@ date : Modified on Nov 26, 2020
@ author : Sangjun Han, South Korea
This repository contains approximated SHAP referred as [2], sampling Shapely value according to its sampling probability. The probability of sampling feature subset is extremely unbalanced expecially for high-dimensional data such as MNIST or CIFAR-10, so I picked only nC0, nCn-1 case of n features. (Others are negligibly small)
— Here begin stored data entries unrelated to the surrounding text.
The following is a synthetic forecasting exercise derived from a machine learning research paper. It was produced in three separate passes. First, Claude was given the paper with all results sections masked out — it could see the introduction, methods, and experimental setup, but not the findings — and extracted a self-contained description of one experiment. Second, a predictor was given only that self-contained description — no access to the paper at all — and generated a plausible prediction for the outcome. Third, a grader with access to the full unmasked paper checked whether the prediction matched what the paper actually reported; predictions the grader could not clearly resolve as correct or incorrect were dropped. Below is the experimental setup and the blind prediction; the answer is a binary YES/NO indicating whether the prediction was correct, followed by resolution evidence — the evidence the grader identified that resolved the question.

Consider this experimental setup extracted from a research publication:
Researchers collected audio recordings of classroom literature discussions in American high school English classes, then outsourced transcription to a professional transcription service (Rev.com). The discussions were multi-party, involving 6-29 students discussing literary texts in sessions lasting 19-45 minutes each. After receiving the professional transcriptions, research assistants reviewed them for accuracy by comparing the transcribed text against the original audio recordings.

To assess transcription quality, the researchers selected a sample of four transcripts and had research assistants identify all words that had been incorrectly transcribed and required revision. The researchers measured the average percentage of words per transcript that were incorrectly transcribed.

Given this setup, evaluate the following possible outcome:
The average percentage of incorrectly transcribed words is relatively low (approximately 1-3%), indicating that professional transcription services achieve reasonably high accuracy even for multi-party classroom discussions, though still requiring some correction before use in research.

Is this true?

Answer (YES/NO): NO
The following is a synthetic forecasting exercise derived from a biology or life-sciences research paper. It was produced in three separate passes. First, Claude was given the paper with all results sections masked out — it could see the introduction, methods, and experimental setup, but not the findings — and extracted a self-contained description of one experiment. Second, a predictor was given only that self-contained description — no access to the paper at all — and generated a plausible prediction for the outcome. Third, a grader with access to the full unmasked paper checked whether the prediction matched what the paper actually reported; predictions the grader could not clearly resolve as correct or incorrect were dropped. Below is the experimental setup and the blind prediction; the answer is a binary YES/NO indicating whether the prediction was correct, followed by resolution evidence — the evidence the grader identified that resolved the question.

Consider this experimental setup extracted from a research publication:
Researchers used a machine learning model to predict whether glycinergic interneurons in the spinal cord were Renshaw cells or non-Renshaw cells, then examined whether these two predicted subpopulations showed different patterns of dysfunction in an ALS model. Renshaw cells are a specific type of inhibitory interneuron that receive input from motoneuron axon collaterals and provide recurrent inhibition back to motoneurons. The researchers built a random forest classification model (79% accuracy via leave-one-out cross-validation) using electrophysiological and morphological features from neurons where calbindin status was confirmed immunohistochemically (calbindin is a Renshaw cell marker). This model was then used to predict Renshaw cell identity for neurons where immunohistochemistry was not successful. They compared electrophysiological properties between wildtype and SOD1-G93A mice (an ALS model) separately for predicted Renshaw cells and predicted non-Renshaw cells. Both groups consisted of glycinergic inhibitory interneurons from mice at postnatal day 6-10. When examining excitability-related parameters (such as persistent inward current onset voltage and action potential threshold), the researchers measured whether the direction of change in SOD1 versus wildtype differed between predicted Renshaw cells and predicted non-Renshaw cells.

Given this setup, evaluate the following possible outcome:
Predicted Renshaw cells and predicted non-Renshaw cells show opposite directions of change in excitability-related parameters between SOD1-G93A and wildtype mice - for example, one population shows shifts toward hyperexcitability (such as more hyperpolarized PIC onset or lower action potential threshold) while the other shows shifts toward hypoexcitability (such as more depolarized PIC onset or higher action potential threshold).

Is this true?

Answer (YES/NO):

- MNIST_LevelSHAP.ipynb: Pixel-level SHAP for MNIST
- CIFAR10_LevelSHAP.ipynb: Pixel-level SHAP for CIFAR-10
- CIFAR10_Segment_LevelSHAP.ipynb: Segment-level SHAP for CIFAR-10 (Over-segmentation was done for multiple scales as [3], and Shapely value was averaged)
- CIFAR10_Segment_UncertaintySHAP.ipynb: Segment-level SHAP for CIFAR-10 (The target of SHAP can be uncertainty as [4], and it shows inverted images from original SHAP results)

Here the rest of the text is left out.